Selected passage
%%

If I’d been a sheep in the North, I could have been hefted. Traditionally, ewes heft their lambs from an early age, teaching them which patch of upland pasture is their ‘heaf’, passing on a sense of belonging there. And once lambs have that, they don’t need fences – they just don’t stray.

Well, I’m not a sheep, and I have strayed from where I was reared. But there’s something about that idea of being hefted that feels right. When I’m back in the landscape of my childhood there’s a sort of gravitational tug, like I recognise the place at a gut, cellular level.

I’ve lived near the South Downs for more of my life than I’ve lived anywhere else, and I love it here. But I was hefted in the north – actually in the middle of a town full of factories and choked in soot – but next door to the moors that run into the Pennines. Oldham now markets itself as ‘Gateway to the Pennines’.

This story takes place on the morning of Sunday November 14th 2010. I’m in Oldham to help move my mum, who’ll be 94 two days later, into a home for people with severe dementia. The home is in an area of Oldham called Moorside and it is exactly that, by the side of the moors.

%%

Supplied records
%%

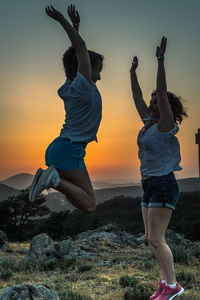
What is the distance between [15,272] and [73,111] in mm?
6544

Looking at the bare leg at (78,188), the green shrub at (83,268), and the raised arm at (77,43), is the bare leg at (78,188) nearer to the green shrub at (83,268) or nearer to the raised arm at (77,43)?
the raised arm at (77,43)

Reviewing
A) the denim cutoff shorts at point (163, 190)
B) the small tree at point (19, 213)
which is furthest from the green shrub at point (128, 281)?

%%
%%

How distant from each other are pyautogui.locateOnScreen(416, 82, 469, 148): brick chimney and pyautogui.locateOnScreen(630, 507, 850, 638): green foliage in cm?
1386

%%

Exercise requirements
• A. In the passage about being hefted, what is the name of the area of Oldham where the home for people with severe dementia is located?
• B. Repeat word for word the part of the passage about being hefted that opens with the words containing "I’ve lived near" and closes with "to the Pennines’.".

Solutions for each task
• A. Moorside

• B.
I’ve lived near the South Downs for more of my life than I’ve lived anywhere else, and I love it here. But I was hefted in the north – actually in the middle of a town full of factories and choked in soot – but next door to the moors that run into the Pennines. Oldham now markets itself as ‘Gateway to the Pennines’.